SZ-Magazin: Herr Nieuwdorp, stimmt es, dass die Sexualhormone einen größeren Einfluss auf uns Menschen haben als die meisten anderen Hormone?
Max Nieuwdorp: Es existiert quasi eine Hormonhierarchie, ja. Die Sexualhormone – wie übrigens auch die Schilddrüsenhormone – sind ziemlich weit oben, Wachstums- oder Stresshormone viel weiter unten. Die Sexualhormone haben einen sehr starken Effekt auf unseren Energiehaushalt, das zeigt sich extrem beispielsweise in der Pubertät. Oder in den Wechseljahren bei Frauen.
Auch jenseits von Pubertät und den Wechseljahren wissen Frauen aufgrund des monatlichen Zyklus, wie hormongesteuert sie lebenslang sind.
Absolut, und das ist fast ein wenig unfair von der Biologie den Frauen gegenüber. Weil wir die Wechseljahre in der westlichen Welt und Medizin leider wie eine Krankheit betrachten.
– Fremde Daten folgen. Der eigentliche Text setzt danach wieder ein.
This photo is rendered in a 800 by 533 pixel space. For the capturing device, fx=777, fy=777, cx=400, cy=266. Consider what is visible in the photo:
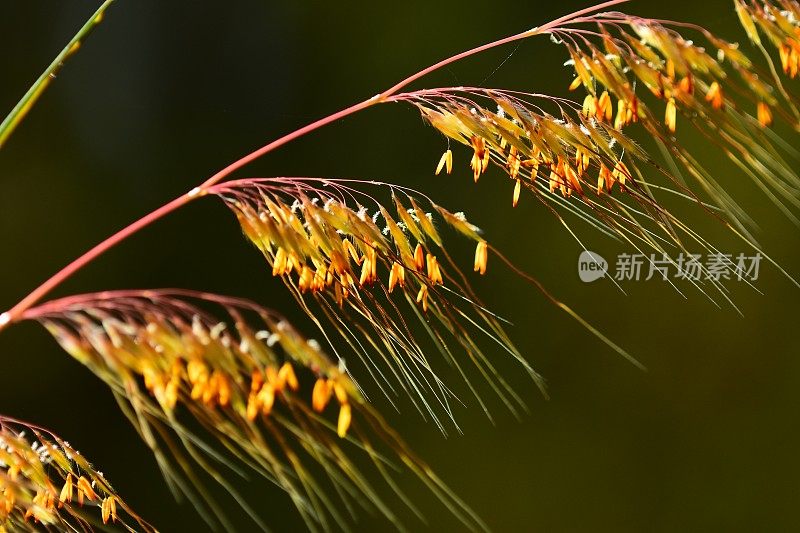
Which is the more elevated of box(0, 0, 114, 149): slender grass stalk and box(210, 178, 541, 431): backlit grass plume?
box(0, 0, 114, 149): slender grass stalk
Der Körper lässt nach, und wir tun alles, um das zu verzögern oder zu verhindern. In der östlichen Welt und Medizin werden die Wechseljahre als Segen betrachtet. Die ständigen Hormonschwankungen lassen nach. Eine Frau muss keine Angst mehr haben, schwanger zu werden. Und sie kann sich endlich unabhängig von ihrem biologischen Geschlecht die verschiedensten Rollen und Aufgaben in der Gesellschaft suchen.